» TRECHO DO TEXTO:
————

O silêncio do palhaço
Pelas ruas da cidade ecoa o som triste de um surdo anunciando a morte do palhaço. Pelas vielas e ruas tortuosas da zona sul onde, outrora, tua escola de samba reinava majestosa, metamorfoseando em alegria e esperança as agruras e dissabores do cotidiano de uma gente simples e pobre, tangida para a margem da vida e invisível aos olhos governamentais, hoje ressoa o silencio de tamborins e o solo triste de uma passista que ensaia passos melancólicos como a chorar a partida definitiva de seu mestre. As fantasias e alegorias improvisadas da pobreza material não mais resplandecem o falso brilho das lantejoulas e falsas pedras que emprestavam realidade majestosa a vida sofrida e esquecida de tua gente.
Pelas ruas da cidade, durante a folia momesca, não mais ressoa o som seco e fantasmagórico de teu jaraguá, que espantava a molecada mais tímida com sua indumentária exótica e atraia cordões de risos e alegrias em teu caminho. A Praça João Pessoa ficou silenciosa com a ausência dos antigos carnavais e os blocos do mela-mela que antecipavam a passagem de tua escola de samba. O som dos festivais da canção emudeceu com a desclassificação definitiva do teu mais espalhafatoso concorrente. Um compositor modesto, mas que, com letras simples e melodias singelas, arrastava platéias ensandecidas pelos versos comuns de homenagem ao Padim Ciço, de flagrantes da cidade, seu cotidiano e sua gente.

————

» DADOS FORNECIDOS:

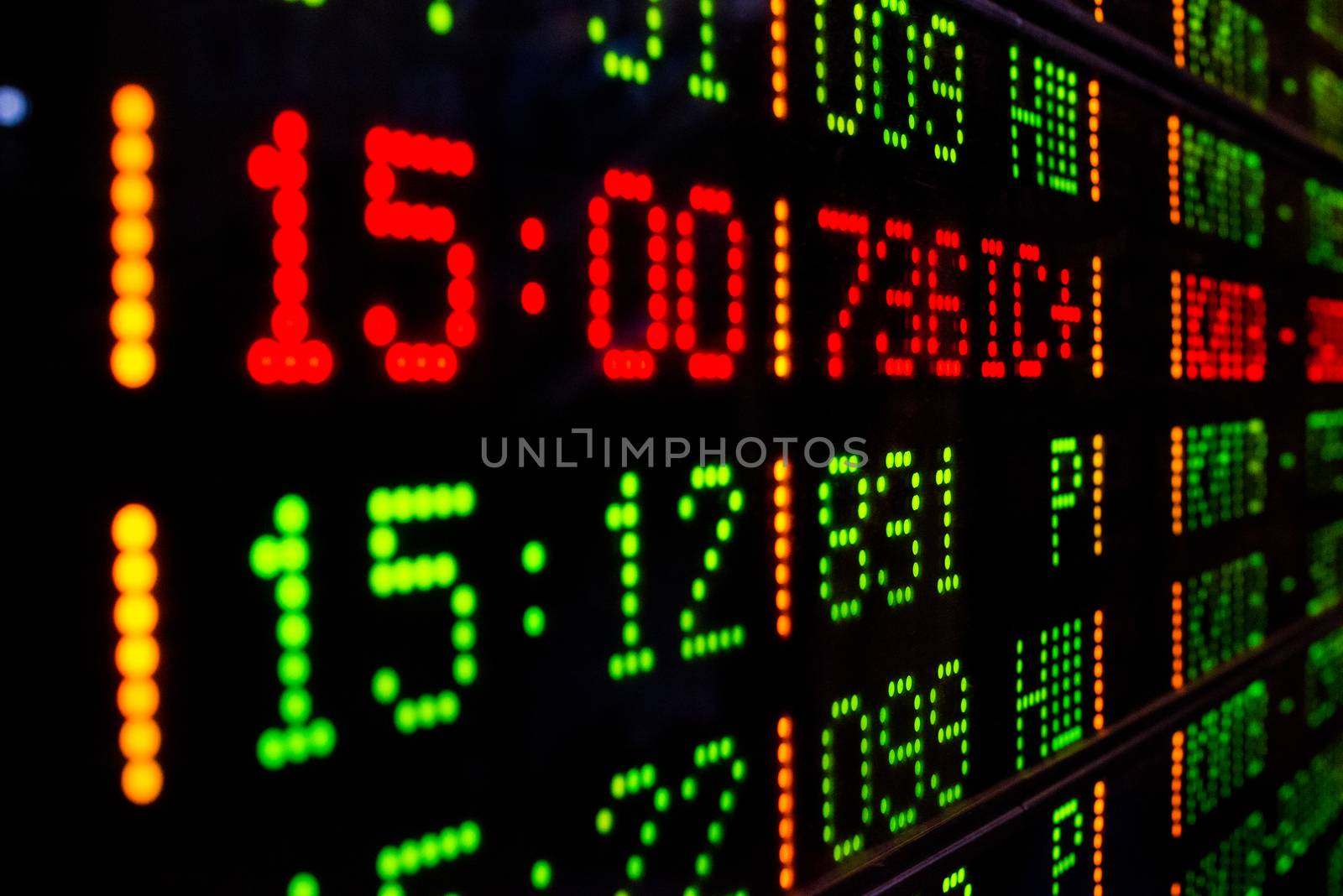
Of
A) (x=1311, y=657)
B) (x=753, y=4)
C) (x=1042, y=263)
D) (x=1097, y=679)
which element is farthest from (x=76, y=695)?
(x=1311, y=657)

————

» ATIVIDADES A REALIZAR:
a - Responda às perguntas abaixo com base no texto sobre o palhaço:
(i) Qual instrumento faz ecoar pelas ruas da cidade o som que anuncia a morte do palhaço?
(ii) Qual praça ficou silenciosa com a ausência dos antigos carnavais?
(iii) A quem eram dirigidos os versos comuns de homenagem do compositor?
b - Cite, sem qualquer alteração, todas as linhas da listagem apresentada após o texto, omitindo as imagens.

» RESOLUÇÃO DAS ATIVIDADES:
a -
(i) Um surdo.
(ii) A Praça João Pessoa.
(iii) Ao Padim Ciço.

b -
Of
A) (x=1311, y=657)
B) (x=753, y=4)
C) (x=1042, y=263)
D) (x=1097, y=679)
which element is farthest from (x=76, y=695)?
(x=1311, y=657)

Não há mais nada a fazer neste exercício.